- Problem details -
In the data below, which lines contain "trigger"? List them by copying each one.

[Source texts of formatted documents]
□ □ □

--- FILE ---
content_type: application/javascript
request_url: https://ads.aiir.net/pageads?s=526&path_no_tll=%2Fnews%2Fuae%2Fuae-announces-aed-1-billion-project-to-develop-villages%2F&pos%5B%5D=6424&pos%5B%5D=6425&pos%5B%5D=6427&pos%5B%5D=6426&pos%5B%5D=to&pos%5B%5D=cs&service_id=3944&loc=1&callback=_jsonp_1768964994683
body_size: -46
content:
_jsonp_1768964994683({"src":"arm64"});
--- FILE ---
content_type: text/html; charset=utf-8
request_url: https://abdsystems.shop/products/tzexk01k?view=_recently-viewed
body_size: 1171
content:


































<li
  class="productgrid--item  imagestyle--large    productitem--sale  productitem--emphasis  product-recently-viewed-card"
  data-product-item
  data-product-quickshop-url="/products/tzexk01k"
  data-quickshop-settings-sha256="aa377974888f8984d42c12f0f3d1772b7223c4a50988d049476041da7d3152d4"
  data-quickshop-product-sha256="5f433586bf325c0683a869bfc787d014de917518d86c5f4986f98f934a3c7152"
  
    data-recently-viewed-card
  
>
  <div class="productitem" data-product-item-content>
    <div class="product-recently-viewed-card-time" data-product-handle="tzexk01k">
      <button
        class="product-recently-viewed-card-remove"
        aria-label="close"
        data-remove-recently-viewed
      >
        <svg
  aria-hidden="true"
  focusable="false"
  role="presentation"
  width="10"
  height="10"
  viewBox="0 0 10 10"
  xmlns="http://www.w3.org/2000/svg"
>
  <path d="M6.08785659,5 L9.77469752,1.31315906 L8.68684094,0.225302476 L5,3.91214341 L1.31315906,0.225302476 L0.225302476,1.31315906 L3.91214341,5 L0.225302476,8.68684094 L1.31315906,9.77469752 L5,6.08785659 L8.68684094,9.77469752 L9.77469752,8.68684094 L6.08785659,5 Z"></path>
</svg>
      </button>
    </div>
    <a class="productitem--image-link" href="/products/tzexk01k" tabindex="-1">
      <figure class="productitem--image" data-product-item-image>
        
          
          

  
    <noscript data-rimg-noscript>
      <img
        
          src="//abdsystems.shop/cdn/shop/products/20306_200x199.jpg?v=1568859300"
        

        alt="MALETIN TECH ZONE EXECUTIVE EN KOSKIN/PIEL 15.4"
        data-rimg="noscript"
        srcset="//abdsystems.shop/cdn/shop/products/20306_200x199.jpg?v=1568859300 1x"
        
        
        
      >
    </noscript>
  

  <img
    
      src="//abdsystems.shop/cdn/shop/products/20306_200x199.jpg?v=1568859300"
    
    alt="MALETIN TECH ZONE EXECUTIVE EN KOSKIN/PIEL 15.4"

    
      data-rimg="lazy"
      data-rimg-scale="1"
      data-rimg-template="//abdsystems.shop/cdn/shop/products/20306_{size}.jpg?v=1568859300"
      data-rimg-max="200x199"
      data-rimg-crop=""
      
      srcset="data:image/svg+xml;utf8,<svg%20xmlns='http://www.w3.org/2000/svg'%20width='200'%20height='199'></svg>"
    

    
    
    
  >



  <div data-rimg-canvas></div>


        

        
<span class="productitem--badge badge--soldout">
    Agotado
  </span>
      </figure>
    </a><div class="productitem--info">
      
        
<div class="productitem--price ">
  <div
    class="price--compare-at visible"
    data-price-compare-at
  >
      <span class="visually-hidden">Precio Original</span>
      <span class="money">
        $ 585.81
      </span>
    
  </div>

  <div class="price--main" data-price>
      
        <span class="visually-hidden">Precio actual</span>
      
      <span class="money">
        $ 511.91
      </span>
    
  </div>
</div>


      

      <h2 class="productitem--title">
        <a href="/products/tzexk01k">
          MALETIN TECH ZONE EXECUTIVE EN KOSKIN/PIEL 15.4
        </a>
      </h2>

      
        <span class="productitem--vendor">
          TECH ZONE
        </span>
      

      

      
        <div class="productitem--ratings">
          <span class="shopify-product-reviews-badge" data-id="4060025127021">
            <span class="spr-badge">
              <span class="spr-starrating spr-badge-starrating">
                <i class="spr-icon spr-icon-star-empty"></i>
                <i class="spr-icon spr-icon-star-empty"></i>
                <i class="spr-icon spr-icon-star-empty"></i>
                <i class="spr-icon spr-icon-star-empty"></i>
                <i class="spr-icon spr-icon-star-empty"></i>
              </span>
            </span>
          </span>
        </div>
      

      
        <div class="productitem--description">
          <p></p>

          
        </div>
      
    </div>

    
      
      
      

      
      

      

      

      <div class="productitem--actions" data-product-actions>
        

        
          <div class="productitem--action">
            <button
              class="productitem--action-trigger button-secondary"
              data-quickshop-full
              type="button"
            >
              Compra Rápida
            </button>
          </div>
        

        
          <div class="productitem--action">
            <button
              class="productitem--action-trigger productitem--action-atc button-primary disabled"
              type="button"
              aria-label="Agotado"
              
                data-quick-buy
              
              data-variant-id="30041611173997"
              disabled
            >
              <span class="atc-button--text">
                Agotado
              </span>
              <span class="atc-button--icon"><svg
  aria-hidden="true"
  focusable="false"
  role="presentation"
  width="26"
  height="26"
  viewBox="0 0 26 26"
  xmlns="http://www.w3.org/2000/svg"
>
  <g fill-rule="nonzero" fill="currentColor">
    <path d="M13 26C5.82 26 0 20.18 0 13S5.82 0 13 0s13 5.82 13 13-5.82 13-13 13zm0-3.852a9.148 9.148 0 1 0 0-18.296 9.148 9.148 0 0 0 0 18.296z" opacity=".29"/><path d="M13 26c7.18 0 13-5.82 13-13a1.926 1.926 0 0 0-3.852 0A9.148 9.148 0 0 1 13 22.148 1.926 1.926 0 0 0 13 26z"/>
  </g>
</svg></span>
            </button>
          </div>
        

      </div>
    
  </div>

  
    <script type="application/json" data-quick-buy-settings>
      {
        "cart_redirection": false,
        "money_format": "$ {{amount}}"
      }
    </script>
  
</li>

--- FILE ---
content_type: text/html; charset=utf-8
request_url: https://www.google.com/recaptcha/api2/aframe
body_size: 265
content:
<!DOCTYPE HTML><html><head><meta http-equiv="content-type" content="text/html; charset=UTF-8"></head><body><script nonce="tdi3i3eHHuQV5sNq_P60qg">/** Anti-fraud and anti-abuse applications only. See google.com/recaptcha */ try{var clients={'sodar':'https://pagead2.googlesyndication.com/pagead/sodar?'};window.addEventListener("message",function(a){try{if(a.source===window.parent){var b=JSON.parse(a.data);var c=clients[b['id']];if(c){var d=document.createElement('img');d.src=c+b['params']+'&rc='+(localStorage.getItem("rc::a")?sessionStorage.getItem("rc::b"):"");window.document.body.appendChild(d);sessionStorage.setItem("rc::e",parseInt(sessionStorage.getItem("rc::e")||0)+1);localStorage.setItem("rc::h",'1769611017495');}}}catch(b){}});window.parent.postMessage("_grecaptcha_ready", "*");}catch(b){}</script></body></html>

□ □ □

- Result for this exercise -
              class="productitem--action-trigger button-secondary"
              class="productitem--action-trigger productitem--action-atc button-primary disabled"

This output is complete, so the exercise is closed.